> _EXERCISE REQUIREMENTS_:
How many lines in the data hold the string "site"? State the number alone.

**** DATASET EXCERPTS

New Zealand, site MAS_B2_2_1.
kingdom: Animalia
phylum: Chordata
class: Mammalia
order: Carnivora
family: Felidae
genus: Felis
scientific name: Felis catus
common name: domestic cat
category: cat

********
**** DATASET EXCERPTS

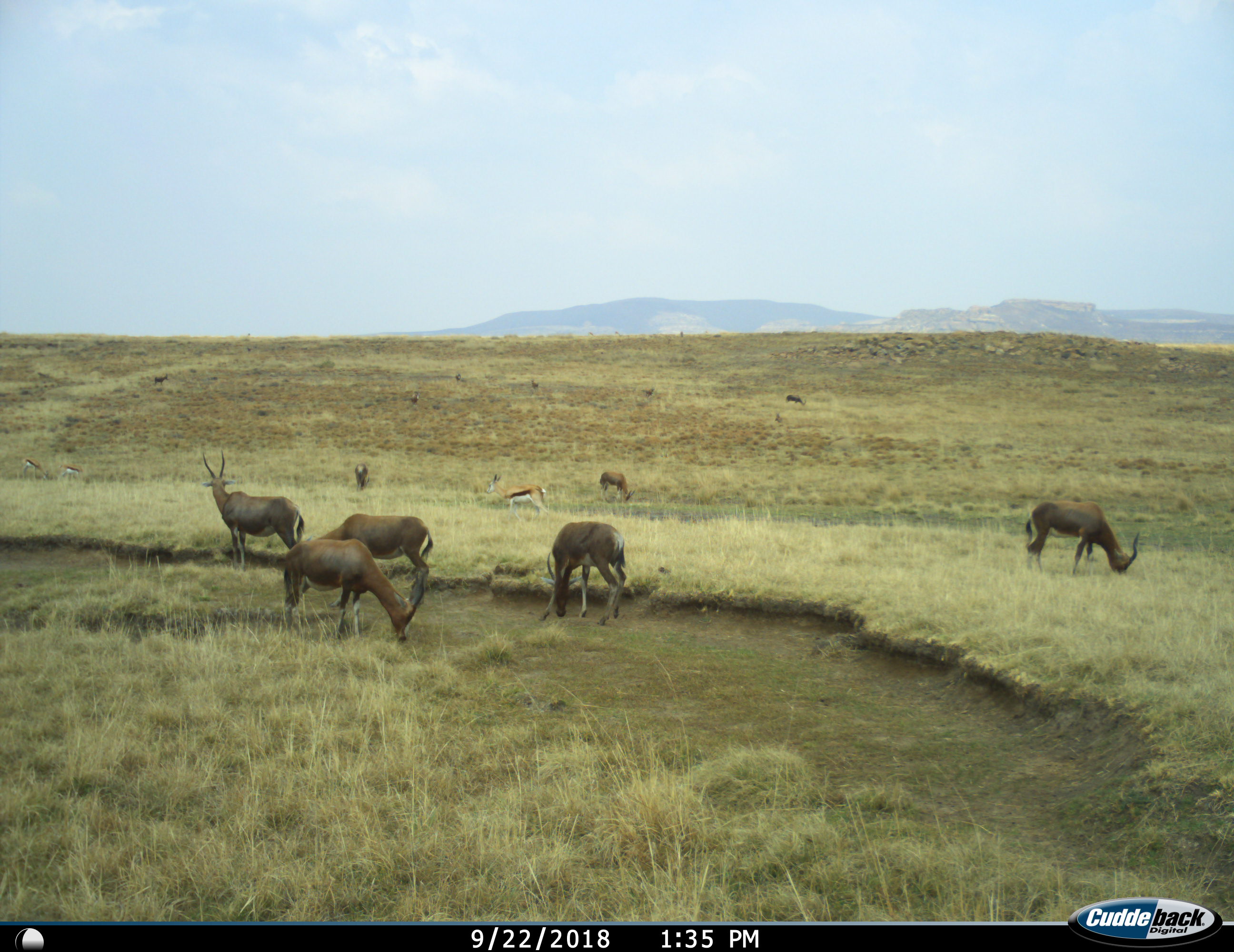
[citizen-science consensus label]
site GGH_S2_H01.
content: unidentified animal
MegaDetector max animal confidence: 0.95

********

> _THE ANSWER_:
2